* [Задание] Перечислите всех людей, названных по имени или фамилии в отрывке о романе «Они унаследуют смех».

* [Источник]

━━━━━━

В феврале 1946 года, спустя месяц после того, как Scribners получило переделанную версию «Они унаследуют смех», Джонс вернулся в родной Иллинойс. У друзей Джонса его ждала телеграмма от Перкинса. В ней он предлагал пятьсот долларов за роман с дальнейшей оплатой, которую автор получит, когда пришлет еще пятьдесят тысяч слов.
«МЫ ХОТИМ СОТРУДНИЧАТЬ, – говорилось в телеграмме. – НО Я БОЛЬШЕ ВЕРЮ ВО ВТОРОЙ ВАШ РОМАН И МОГУ ПРЕДЛОЖИТЬ КОЕ-ЧТО ПО ДОРАБОТКЕ “СМЕХА”».
Джонс воспринял предложение со смешанным чувством. «Мое самолюбие было уязвлено, я не хочу бросать первую книгу после того, как вложил в нее столько сил, – говорил он. – Но я знаю истории Ф. Скотта Фицджеральда и Томаса Вулфа – как Макс Перкинс рисковал, но затем творил чудеса с их дебютными романами». Спустя день или два раздумий он послал ответную телеграмму:
«ВВЕРЯЮ СЕБЯ ВАМ И ЖДУ ПИСЬМА… МОЖЕТЕ ОТПРАВИТЬ ПЯТЬСОТ ДОЛЛАРОВ В ЛЮБОЕ ВРЕМЯ».

━━━━━━

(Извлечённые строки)
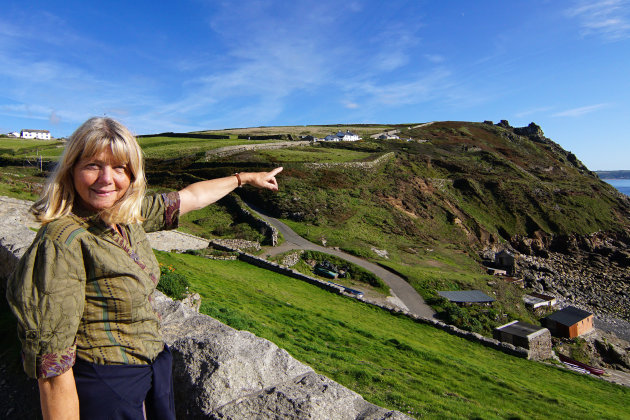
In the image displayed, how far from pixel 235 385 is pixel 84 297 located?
2110 mm

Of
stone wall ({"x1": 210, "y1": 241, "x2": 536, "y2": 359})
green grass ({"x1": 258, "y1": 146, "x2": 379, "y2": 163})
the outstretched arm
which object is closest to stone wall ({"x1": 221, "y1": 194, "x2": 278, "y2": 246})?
stone wall ({"x1": 210, "y1": 241, "x2": 536, "y2": 359})

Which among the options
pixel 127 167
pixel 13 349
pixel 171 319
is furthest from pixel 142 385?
pixel 13 349

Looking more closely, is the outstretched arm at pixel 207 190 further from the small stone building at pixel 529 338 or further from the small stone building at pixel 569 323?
the small stone building at pixel 569 323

━━━━━━

* [Ответ] Джонс, Макс Перкинс, Ф. Скотт Фицджеральд, Томас Вулф.